A particularly complex problem arises when different legal provisions relating to
indigenous peoples have not been properly interpreted by various State bodies or when
constitutional principles on the protection of human rights are gradually diluted through
subsidiary legal standards. An illustration of this dilemma can be found in Peru, where
Decree Law No. 22,175 governs the territorial reserves of the indigenous peoples “in voluntary
isolation or in initial contact”. While all five existing territorial reserves have been demarcated,
they have been subject to mining, hydrocarbon or forestry concessions that impinge on some of
the indigenous peoples’ individual and collective rights. The State has still not defined the
policy, legal framework or institutional arrangements needed to protect the rights of the
indigenous peoples of Peru’s Amazon region.
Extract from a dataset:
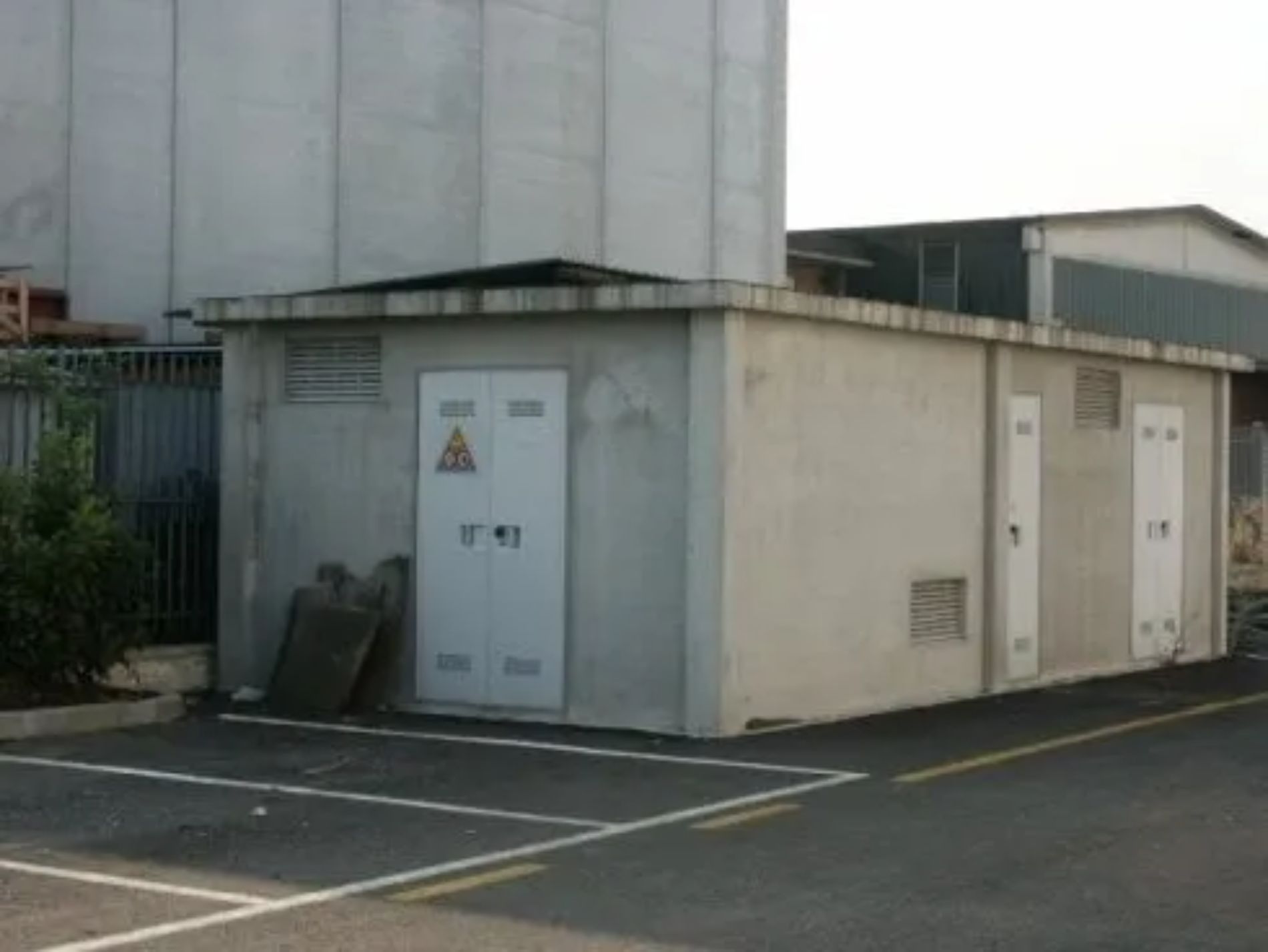 riparazione e assistenza impianti elettrici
There is evidence of the damage caused to these
peoples by various social and economic actors that come into permanent contact with them.
34.
In 2005 the alarming situation of the indigenous peoples of the Amazon region of Peru,
also affected by the gas pipeline that runs across the region, led to the creation of a Special
Commission that drew up a bill on the protection of indigenous peoples in voluntary isolation or
initial contact. But Congress formulated a different bill limiting and dismantling the special
regime for protection of these peoples proposed by the Special Commission. Should this law be
passed, it would leave the indigenous communities in of those reserves unprotected.
35.
In Mexico implementation of the provision of the constitutional reform on indigenous
issues adopted in 2001 is still pending; it neither meets the demands of the indigenous peoples
nor complies with the Government commitments agreed upon in the 1996 peace negotiations
(see E/CN.4/2004/80/Add.2). Although various States of the Republic subsequently adopted
their own legislative reforms on indigenous issues, their implementation has not yielded
significant practical results for the indigenous peoples. The Special Rapporteur recommended in
his report that the debate on constitutional reform on indigenous issues should be reopened at the
national level.
36.
One of the most important topics that call for constant attention is the role of the courts in
the interpretation and application of domestic legislation and international human rights
standards in matters relating to the human rights of indigenous peoples. Significant progress has
been achieved in some countries, such as Canada, Colombia and Venezuela, but in others case
law on indigenous rights appears to be at a standstill. There is a need for greater and ongoing
training of judges and other judicial personnel on this subject. It is important to establish
mechanisms for the effective recognition of legal pluralism; in other words, so that positive law
and indigenous law can exist side by side. In countries based on English common law, in which
case law is built up case by case, rulings and decisions very favourable to the indigenous
communities have been handed down in some courts, while in others discriminatory attitudes are
maintained (for example, the United States of America, Canada, Australia and New Zealand).